AIMS AMP Capital Industrial REIT Management Limited, the manager of AIMS AMP Capital Industrial REIT (Trust), announced its second quarter results with a significant 29.2% year-on-year increase in distribution to unitholders of $14.5 million for 2Q FY2014.

The manager delivered a distribution per unit (DPU) of 2.75 cents, up 10% from the previous quarter. The DPU of 2.75 cents represents a payout of 99.2% of taxable income available for distribution, in line with the Manager’s distribution policy to pay at least 90% of its taxable income.

The Manager’s Chief Executive Officer, Nick McGrath, said: “This very strong result was driven by the income contribution from Phase Two of 20 Gul Way, and a solid 98% occupancy rate across our portfolio.”

AK71 said...

AIMS AMP buys stake in Sydney building. AIMS AMP Capital Industrial Reit has signed a conditional agreement with a Stockland managed fund, Stockland Direct Office Trust No 2, to acquire a 49 per cent indirect stake in Optus Centre for A$184.4 million (S$211.4 million).

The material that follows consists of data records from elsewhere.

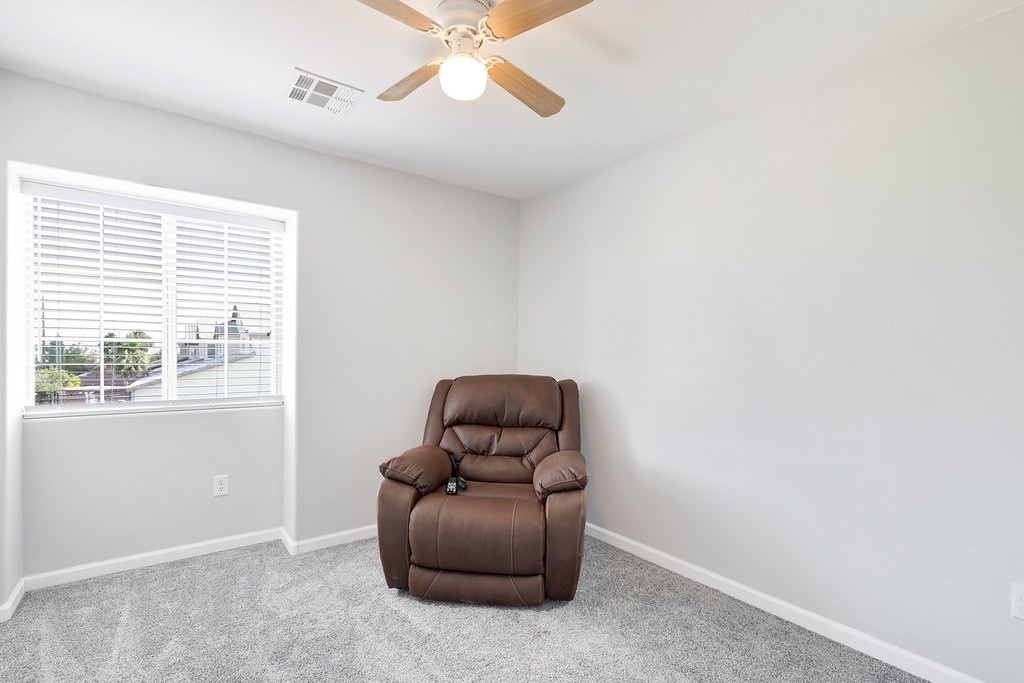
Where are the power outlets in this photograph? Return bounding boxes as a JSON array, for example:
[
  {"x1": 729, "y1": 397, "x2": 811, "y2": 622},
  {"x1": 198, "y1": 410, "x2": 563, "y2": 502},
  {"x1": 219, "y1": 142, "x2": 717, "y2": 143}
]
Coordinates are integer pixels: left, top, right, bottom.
[{"x1": 213, "y1": 475, "x2": 228, "y2": 496}]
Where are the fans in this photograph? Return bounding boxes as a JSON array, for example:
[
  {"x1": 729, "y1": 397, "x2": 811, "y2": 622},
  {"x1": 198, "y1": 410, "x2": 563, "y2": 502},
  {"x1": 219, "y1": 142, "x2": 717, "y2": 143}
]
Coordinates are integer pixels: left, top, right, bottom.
[{"x1": 359, "y1": 0, "x2": 593, "y2": 117}]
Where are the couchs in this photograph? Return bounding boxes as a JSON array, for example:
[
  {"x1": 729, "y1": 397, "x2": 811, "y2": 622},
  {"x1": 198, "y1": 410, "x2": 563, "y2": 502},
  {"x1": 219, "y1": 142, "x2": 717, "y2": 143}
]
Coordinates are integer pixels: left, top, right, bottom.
[{"x1": 377, "y1": 374, "x2": 589, "y2": 606}]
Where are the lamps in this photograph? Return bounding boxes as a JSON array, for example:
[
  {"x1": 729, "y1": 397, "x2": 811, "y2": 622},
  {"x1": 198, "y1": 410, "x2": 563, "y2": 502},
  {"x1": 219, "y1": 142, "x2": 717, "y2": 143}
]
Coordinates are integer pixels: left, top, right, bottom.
[{"x1": 439, "y1": 33, "x2": 487, "y2": 100}]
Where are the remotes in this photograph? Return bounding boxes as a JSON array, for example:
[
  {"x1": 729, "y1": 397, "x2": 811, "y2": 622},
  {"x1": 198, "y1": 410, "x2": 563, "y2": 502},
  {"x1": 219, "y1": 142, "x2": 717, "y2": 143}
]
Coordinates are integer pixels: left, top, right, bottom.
[
  {"x1": 445, "y1": 476, "x2": 457, "y2": 495},
  {"x1": 456, "y1": 476, "x2": 467, "y2": 489}
]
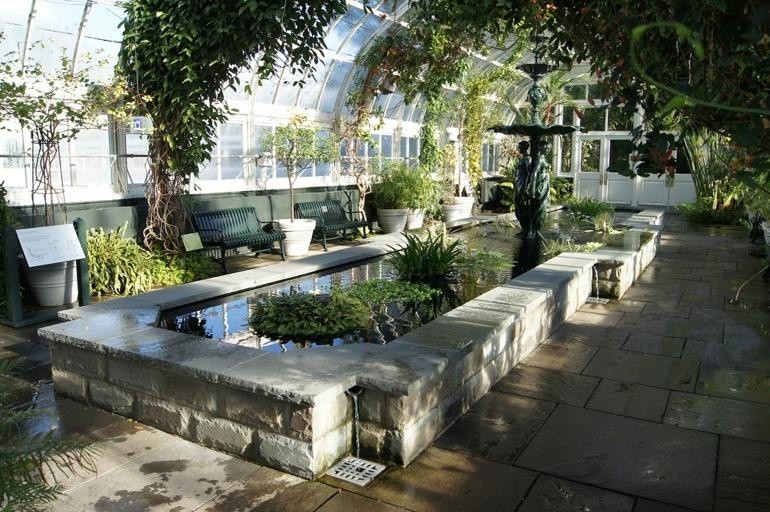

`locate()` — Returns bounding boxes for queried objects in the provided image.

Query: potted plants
[369,154,475,233]
[1,30,161,308]
[259,124,341,256]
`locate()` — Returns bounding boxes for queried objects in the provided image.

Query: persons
[512,139,532,238]
[532,138,555,239]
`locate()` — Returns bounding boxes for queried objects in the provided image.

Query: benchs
[191,207,286,274]
[294,200,369,251]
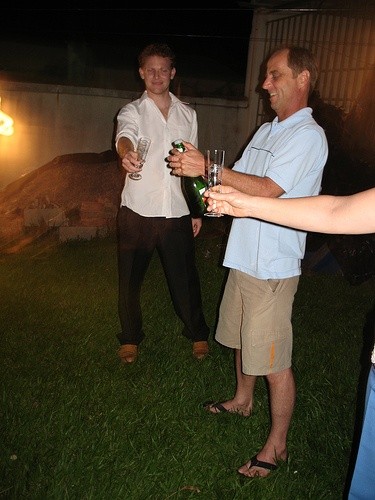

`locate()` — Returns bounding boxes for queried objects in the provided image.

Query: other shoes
[192,341,209,359]
[120,344,137,364]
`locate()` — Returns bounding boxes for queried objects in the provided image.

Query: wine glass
[128,137,152,180]
[204,149,226,216]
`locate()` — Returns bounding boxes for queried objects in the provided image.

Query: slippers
[235,453,290,479]
[202,399,233,415]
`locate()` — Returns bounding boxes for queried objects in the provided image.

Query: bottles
[173,140,209,219]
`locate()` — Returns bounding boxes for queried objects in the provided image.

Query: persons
[165,44,329,482]
[114,43,210,366]
[202,184,375,500]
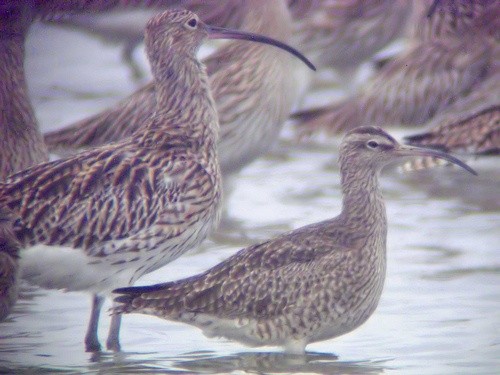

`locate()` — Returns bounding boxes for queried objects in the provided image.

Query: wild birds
[1,2,500,356]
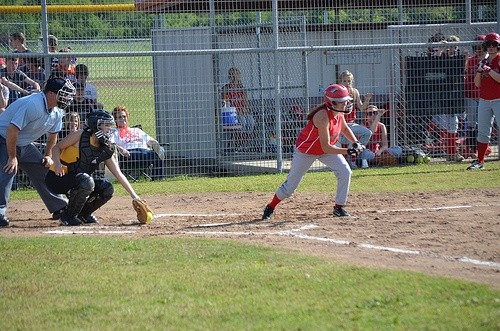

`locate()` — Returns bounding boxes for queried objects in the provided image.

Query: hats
[46,78,69,95]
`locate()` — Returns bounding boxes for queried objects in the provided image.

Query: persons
[358,105,402,159]
[338,69,374,169]
[426,33,492,161]
[44,109,154,226]
[223,68,256,153]
[110,107,166,180]
[0,74,76,226]
[466,33,500,170]
[0,30,97,145]
[262,84,366,220]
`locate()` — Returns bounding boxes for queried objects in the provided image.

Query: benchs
[224,125,243,148]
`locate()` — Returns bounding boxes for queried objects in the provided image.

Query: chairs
[121,124,170,183]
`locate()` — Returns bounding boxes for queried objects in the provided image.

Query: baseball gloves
[131,199,153,224]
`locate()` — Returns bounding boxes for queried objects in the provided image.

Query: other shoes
[0,219,9,225]
[53,205,67,218]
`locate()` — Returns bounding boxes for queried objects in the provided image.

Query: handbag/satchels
[378,147,422,165]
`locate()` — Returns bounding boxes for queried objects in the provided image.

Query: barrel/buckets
[221,107,238,125]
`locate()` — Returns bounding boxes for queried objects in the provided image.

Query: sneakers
[468,162,484,170]
[60,214,82,227]
[333,207,349,217]
[446,154,464,161]
[263,205,274,219]
[77,214,97,224]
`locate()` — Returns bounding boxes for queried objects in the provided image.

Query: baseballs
[407,155,414,162]
[415,157,423,164]
[146,211,152,222]
[424,157,430,162]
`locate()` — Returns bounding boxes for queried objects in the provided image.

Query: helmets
[89,110,114,147]
[472,35,487,51]
[324,85,354,108]
[483,32,500,46]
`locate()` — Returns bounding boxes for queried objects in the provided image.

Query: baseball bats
[352,142,362,150]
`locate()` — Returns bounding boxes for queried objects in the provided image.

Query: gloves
[348,141,365,156]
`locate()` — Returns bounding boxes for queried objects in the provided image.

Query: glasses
[367,111,378,116]
[485,41,499,47]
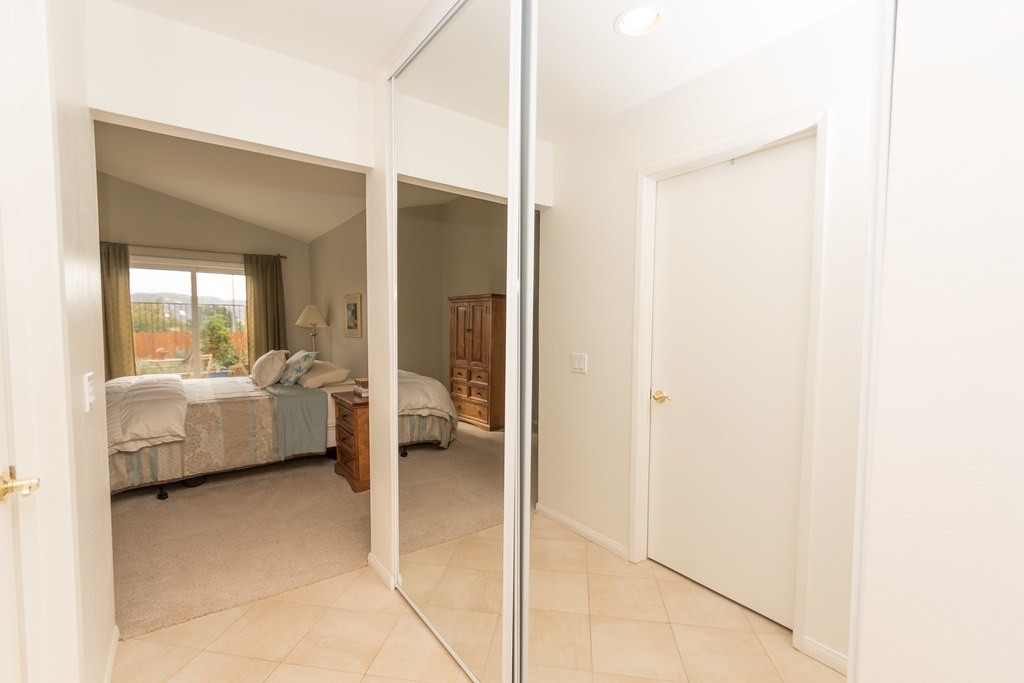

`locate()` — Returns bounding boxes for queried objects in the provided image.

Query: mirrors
[383,0,510,683]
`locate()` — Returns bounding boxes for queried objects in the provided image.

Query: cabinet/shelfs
[446,292,507,435]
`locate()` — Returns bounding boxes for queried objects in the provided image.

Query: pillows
[248,347,290,391]
[280,348,318,388]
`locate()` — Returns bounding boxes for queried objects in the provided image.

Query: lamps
[292,302,331,352]
[614,4,665,43]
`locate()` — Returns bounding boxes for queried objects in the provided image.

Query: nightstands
[330,387,371,496]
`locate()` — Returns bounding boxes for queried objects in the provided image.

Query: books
[353,386,369,398]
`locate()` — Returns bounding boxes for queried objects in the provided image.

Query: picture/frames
[340,291,364,340]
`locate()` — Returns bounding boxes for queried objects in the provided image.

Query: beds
[398,366,463,454]
[105,371,354,500]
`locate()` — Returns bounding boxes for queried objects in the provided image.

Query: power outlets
[82,370,101,409]
[568,354,588,377]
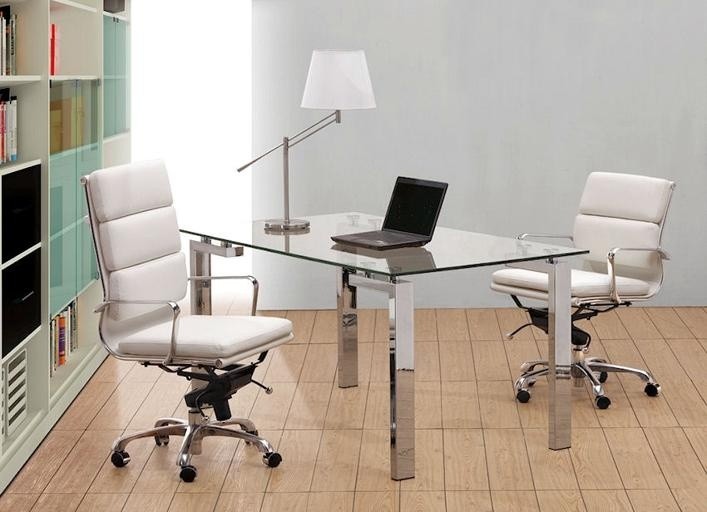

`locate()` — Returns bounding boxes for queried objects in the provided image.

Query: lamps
[237,50,377,233]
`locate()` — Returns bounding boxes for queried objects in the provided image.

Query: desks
[179,212,590,481]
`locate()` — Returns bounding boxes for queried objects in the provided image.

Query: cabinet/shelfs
[0,0,131,495]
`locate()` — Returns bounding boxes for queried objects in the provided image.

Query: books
[50,96,85,154]
[0,13,15,75]
[50,297,79,378]
[1,96,17,164]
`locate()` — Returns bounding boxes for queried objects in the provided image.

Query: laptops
[331,176,448,251]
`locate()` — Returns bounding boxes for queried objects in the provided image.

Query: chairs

This is the first Australian investment for the trust whose portfolio of properties has been Singapore-centric so far.

Optus Centre is an A-Grade business park located at Macquarie Park in Sydney's north. It is fully leased to Optus Administration - a unit of SingTel Optus, the second largest telecommunications company in Australia - for a weighted average lease term of 8.6 years with fixed annual escalation of 3 per cent.

Post acquisition, its Australian assets would make up 18 per cent
of its portfolio.

On a pro forma basis, this acquisition is likely to boost the trust's distribution per unit and distribution yield by 5.7 per cent and 5.6 per cent respectively.

The trust closed 2.5 cents lower at $1.50 yesterday.